-- BEGIN Listing --

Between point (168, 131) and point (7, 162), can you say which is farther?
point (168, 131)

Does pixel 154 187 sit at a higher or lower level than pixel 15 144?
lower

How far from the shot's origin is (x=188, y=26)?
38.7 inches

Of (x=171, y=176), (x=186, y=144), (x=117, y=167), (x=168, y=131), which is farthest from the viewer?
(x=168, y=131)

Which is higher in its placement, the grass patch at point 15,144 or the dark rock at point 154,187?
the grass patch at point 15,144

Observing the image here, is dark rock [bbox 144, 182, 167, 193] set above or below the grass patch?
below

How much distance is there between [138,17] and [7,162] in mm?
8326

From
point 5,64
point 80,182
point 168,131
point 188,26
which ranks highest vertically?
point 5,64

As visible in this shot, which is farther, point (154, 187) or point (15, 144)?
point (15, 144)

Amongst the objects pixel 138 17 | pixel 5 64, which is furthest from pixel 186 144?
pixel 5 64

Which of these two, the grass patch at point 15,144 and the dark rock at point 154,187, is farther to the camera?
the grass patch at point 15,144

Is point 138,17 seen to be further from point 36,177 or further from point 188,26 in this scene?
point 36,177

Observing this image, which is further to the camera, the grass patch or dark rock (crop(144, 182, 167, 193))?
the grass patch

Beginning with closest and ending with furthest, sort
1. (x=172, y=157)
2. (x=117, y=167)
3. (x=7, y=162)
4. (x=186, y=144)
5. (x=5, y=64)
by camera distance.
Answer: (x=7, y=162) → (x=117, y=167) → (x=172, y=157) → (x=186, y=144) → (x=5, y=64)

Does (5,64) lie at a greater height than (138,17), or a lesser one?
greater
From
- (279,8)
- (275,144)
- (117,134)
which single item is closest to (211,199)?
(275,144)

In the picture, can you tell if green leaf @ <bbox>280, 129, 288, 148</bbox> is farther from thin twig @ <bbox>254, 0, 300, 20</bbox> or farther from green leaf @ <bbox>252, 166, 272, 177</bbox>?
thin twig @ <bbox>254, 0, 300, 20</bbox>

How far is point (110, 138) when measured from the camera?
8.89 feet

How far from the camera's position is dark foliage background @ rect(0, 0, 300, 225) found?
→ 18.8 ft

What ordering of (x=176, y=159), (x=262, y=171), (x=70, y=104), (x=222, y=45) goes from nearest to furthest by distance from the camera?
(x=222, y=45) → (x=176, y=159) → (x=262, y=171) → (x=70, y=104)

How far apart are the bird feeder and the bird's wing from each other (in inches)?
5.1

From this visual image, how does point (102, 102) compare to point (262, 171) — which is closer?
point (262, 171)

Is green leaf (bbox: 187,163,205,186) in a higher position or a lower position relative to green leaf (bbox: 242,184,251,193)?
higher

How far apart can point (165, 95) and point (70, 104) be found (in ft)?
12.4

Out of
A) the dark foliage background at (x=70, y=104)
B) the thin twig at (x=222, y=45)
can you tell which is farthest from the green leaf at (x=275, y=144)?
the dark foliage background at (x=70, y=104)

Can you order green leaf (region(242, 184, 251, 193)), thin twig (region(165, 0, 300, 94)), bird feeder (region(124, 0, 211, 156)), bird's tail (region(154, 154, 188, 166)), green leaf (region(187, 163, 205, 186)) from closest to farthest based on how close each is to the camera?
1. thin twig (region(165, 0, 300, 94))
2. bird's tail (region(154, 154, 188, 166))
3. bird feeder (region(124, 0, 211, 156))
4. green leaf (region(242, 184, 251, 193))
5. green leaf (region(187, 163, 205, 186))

-- END Listing --

- _Exercise_
Copy these records line for line, with no changes.

- _Exercise response_
Between point (168, 131) and point (7, 162), can you say which is farther?
point (168, 131)

Does pixel 154 187 sit at a higher or lower level than pixel 15 144?
lower

How far from the shot's origin is (x=188, y=26)?
38.7 inches

Of (x=171, y=176), (x=186, y=144), (x=117, y=167), (x=168, y=131), which is farthest from the viewer?
(x=168, y=131)

Which is higher in its placement, the grass patch at point 15,144 or the dark rock at point 154,187?
the grass patch at point 15,144

Observing the image here, is dark rock [bbox 144, 182, 167, 193] set above or below the grass patch?
below

How much distance is there between [138,17] and [7,162] in mm?
8326

From
point 5,64
point 80,182
point 168,131
point 188,26
which ranks highest vertically?
point 5,64

As visible in this shot, which is farther, point (154, 187) or point (15, 144)?
point (15, 144)

Amongst the objects pixel 138 17 | pixel 5 64, which is furthest from pixel 186 144?
pixel 5 64

Which of these two, the grass patch at point 15,144 and the dark rock at point 154,187, is farther to the camera?
the grass patch at point 15,144

Is point 138,17 seen to be further from point 36,177 or further from point 188,26 in this scene?
point 36,177

Observing this image, which is further to the camera, the grass patch or dark rock (crop(144, 182, 167, 193))?
the grass patch

Beginning with closest and ending with furthest, sort
1. (x=172, y=157)
2. (x=117, y=167)
3. (x=7, y=162)
4. (x=186, y=144)
5. (x=5, y=64)
by camera distance.
Answer: (x=7, y=162) → (x=117, y=167) → (x=172, y=157) → (x=186, y=144) → (x=5, y=64)

Does (5,64) lie at a greater height than (138,17), or a lesser one?
greater
From
- (279,8)
- (275,144)
- (117,134)
which single item is closest to (211,199)?
(275,144)

In the picture, can you tell if green leaf @ <bbox>280, 129, 288, 148</bbox> is farther from thin twig @ <bbox>254, 0, 300, 20</bbox> or farther from green leaf @ <bbox>252, 166, 272, 177</bbox>?
thin twig @ <bbox>254, 0, 300, 20</bbox>

How far is point (110, 138) when measured from the camera?
8.89 feet

How far from the camera's position is dark foliage background @ rect(0, 0, 300, 225) found?
→ 18.8 ft

What ordering of (x=176, y=159), (x=262, y=171), (x=70, y=104), (x=222, y=45) goes from nearest to furthest by distance from the camera?
(x=222, y=45) → (x=176, y=159) → (x=262, y=171) → (x=70, y=104)

How far apart are the bird feeder and the bird's wing from each other (in inches)?
5.1

From this visual image, how does point (102, 102) compare to point (262, 171) — which is closer?
point (262, 171)

Is green leaf (bbox: 187,163,205,186) in a higher position or a lower position relative to green leaf (bbox: 242,184,251,193)?
higher

How far apart can point (165, 95) and point (70, 104) be found (in ft)?
12.4

Out of
A) the dark foliage background at (x=70, y=104)
B) the thin twig at (x=222, y=45)
can you tell which is farthest from the green leaf at (x=275, y=144)?
the dark foliage background at (x=70, y=104)

Can you order green leaf (region(242, 184, 251, 193)), thin twig (region(165, 0, 300, 94)), bird feeder (region(124, 0, 211, 156)), bird's tail (region(154, 154, 188, 166)), green leaf (region(187, 163, 205, 186)) from closest to farthest based on how close each is to the camera?
1. thin twig (region(165, 0, 300, 94))
2. bird's tail (region(154, 154, 188, 166))
3. bird feeder (region(124, 0, 211, 156))
4. green leaf (region(242, 184, 251, 193))
5. green leaf (region(187, 163, 205, 186))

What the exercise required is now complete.